SOURCE MATERIAL:
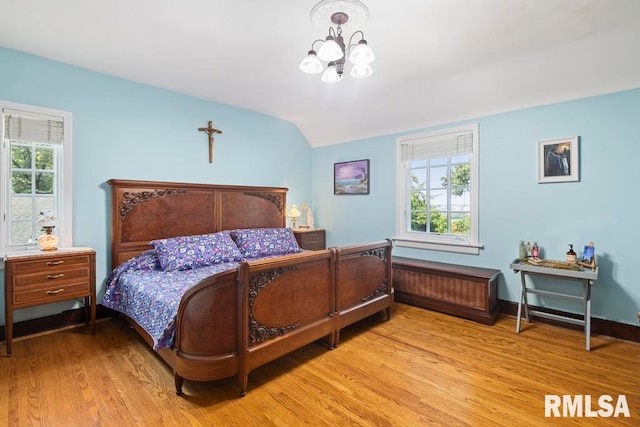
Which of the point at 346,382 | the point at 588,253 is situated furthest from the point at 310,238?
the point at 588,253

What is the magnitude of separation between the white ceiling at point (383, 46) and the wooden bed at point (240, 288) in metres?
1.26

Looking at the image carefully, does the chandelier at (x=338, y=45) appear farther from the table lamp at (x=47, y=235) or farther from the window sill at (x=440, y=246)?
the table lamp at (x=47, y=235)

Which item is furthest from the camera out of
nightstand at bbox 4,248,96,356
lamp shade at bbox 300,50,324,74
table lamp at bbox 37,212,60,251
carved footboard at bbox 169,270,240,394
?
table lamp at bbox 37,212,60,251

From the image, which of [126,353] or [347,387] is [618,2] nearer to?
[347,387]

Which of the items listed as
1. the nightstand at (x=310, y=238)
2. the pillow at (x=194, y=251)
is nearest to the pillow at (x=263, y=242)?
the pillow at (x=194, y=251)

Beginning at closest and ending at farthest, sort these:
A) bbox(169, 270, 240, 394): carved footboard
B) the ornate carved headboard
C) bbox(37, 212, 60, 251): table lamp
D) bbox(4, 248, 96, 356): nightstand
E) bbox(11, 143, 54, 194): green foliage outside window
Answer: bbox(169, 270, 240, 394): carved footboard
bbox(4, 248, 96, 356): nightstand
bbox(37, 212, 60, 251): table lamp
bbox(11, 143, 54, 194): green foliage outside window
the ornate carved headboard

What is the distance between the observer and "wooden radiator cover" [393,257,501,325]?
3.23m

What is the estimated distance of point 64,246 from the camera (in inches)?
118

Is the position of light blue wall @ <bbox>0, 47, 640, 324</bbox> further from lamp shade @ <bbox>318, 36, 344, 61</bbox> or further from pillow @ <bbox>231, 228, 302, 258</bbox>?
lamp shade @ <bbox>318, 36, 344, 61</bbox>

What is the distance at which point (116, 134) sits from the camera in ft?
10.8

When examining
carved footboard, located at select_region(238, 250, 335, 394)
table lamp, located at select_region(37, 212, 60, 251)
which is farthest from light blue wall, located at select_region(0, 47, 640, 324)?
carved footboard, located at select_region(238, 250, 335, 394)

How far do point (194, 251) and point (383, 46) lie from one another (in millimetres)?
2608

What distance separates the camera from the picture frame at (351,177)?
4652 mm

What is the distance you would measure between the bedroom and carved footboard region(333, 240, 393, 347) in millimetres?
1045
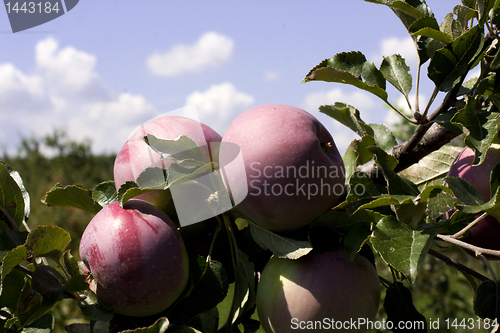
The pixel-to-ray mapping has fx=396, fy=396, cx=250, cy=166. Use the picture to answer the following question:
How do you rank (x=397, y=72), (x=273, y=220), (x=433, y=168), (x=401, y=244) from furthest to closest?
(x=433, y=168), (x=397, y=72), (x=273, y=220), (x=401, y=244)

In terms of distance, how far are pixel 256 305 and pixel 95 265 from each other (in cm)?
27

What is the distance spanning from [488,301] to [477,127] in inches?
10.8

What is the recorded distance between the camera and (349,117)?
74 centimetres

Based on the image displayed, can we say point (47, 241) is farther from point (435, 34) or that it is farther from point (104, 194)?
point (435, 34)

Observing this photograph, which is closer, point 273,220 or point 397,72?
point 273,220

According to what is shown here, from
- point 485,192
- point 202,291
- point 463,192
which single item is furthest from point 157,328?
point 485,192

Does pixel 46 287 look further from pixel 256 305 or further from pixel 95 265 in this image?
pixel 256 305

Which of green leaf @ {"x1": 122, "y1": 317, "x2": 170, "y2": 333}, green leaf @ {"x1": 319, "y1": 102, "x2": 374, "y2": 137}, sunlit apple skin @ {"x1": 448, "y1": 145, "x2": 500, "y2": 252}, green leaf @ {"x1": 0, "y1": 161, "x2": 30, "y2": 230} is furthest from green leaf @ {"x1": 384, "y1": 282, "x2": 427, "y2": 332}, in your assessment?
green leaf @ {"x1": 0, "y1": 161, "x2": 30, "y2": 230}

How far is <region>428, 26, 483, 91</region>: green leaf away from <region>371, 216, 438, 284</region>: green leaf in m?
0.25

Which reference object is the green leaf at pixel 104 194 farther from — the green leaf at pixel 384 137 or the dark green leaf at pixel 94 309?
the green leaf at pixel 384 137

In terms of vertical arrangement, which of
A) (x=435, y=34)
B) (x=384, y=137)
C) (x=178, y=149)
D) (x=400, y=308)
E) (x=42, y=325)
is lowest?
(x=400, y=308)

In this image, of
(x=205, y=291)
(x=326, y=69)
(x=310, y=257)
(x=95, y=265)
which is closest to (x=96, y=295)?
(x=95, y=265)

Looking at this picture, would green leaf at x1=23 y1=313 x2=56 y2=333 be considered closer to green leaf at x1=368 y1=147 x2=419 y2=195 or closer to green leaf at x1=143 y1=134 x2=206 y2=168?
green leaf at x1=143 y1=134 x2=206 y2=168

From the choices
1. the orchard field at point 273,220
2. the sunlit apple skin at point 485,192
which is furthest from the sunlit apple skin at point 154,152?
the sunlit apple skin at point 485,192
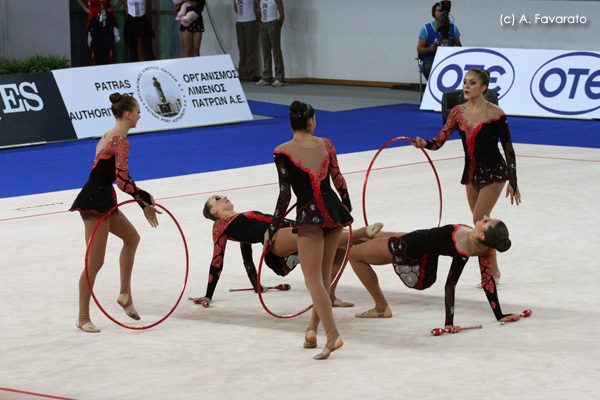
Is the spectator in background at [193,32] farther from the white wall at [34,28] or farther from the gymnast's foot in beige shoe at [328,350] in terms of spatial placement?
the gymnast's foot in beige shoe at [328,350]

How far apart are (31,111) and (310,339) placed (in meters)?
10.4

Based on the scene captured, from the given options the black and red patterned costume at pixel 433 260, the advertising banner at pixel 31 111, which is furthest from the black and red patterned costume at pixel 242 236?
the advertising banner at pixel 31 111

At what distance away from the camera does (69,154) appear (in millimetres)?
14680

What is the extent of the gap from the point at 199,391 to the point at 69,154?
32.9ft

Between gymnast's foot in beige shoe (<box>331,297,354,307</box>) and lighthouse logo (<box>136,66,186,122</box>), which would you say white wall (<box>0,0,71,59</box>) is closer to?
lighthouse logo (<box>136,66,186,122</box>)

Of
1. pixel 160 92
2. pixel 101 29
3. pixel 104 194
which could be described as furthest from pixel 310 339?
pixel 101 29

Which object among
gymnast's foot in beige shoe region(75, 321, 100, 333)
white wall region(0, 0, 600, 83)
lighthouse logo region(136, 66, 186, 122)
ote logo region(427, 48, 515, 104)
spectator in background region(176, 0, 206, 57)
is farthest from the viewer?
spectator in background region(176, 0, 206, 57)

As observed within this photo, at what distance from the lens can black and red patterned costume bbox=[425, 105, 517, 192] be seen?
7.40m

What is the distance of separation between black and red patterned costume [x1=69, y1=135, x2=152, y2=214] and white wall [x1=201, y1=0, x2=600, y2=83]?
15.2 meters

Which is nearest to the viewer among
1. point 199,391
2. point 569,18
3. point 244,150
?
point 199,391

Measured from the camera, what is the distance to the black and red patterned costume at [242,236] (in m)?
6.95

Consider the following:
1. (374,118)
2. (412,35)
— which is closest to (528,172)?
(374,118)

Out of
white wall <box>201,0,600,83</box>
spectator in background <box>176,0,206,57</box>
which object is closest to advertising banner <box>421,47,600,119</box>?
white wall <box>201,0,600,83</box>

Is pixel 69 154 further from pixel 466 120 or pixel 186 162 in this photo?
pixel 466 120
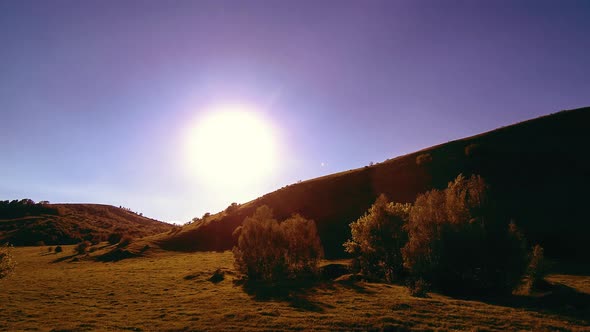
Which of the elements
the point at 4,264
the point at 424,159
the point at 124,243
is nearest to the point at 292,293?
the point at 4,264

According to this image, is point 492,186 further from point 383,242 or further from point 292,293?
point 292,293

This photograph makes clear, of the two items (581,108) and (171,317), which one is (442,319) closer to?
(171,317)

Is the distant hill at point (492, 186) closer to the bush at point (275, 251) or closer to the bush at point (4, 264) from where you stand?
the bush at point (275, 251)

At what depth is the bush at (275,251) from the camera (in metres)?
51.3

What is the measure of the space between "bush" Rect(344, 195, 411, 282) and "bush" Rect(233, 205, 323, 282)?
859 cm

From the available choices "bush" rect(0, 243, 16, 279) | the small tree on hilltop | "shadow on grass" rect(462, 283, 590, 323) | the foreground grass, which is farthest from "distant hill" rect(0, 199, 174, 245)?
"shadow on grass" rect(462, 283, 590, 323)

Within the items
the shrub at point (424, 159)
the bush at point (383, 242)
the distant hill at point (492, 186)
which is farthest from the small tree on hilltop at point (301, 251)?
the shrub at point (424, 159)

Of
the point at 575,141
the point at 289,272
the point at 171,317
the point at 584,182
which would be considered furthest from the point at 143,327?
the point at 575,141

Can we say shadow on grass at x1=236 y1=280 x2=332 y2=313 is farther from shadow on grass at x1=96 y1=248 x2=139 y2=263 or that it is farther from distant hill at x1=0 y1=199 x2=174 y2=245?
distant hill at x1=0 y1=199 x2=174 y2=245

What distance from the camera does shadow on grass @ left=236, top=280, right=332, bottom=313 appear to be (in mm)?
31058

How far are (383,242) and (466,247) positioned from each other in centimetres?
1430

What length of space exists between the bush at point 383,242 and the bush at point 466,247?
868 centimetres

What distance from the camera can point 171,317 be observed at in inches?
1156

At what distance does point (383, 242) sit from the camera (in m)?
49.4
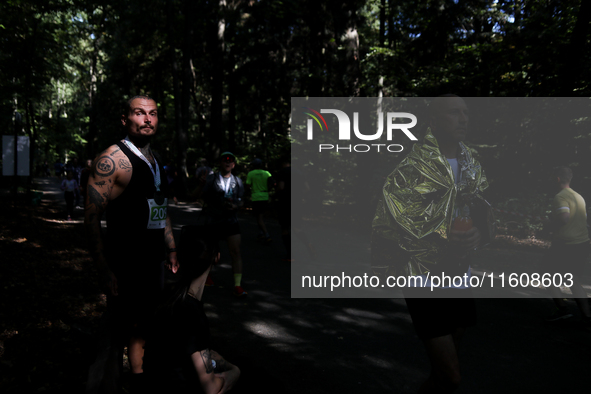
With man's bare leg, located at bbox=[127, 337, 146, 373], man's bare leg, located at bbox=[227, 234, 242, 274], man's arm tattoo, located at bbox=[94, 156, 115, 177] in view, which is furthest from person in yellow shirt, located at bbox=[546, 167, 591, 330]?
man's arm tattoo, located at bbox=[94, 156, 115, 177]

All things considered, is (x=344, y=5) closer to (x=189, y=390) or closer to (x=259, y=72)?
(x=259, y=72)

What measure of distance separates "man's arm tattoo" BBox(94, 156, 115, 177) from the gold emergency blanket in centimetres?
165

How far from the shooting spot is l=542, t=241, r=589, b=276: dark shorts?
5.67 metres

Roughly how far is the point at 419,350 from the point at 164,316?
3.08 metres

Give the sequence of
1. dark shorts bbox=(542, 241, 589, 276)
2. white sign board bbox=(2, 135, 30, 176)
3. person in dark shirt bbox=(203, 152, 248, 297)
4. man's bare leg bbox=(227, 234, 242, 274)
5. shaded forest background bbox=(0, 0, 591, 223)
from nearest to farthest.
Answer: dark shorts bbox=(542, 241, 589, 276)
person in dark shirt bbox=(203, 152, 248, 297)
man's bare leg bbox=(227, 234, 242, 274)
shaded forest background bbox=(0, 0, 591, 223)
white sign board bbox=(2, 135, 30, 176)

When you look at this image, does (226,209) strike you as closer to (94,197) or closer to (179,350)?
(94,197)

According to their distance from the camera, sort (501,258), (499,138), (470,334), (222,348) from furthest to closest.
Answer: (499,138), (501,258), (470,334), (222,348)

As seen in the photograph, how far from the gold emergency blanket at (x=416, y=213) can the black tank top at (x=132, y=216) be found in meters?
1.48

EXERCISE DETAILS:
Nothing but the lines from the one with "All things considered, is" through the last line should be repeated, each exactly as it stands.

EXERCISE RESULT:
All things considered, is (x=344, y=5) closer to (x=189, y=390) or closer to (x=259, y=72)?
(x=259, y=72)

What measure of distance separates "man's arm tattoo" BBox(94, 156, 115, 177) from the gold emergency blanket in centimetres?
165

How far from the shooting spot is l=542, t=241, r=589, b=276: dark shorts?
5.67 metres

Roughly how far is the point at 419,350 from the point at 164,316?
3.08 metres

Give the sequence of
1. dark shorts bbox=(542, 241, 589, 276)
2. white sign board bbox=(2, 135, 30, 176)
3. person in dark shirt bbox=(203, 152, 248, 297)
4. man's bare leg bbox=(227, 234, 242, 274)
5. shaded forest background bbox=(0, 0, 591, 223)
from nearest to farthest.
Answer: dark shorts bbox=(542, 241, 589, 276)
person in dark shirt bbox=(203, 152, 248, 297)
man's bare leg bbox=(227, 234, 242, 274)
shaded forest background bbox=(0, 0, 591, 223)
white sign board bbox=(2, 135, 30, 176)

When you look at this image, does (226,209) strike you as closer to (94,197) or closer to (179,350)?
(94,197)

According to their distance from the camera, sort (501,258), (499,138), (470,334), (222,348) from furthest to closest.
Answer: (499,138), (501,258), (470,334), (222,348)

As seen in the photograph, how far from the gold emergency blanket at (x=416, y=213) can the black tank top at (x=132, y=216) be found in meters?
1.48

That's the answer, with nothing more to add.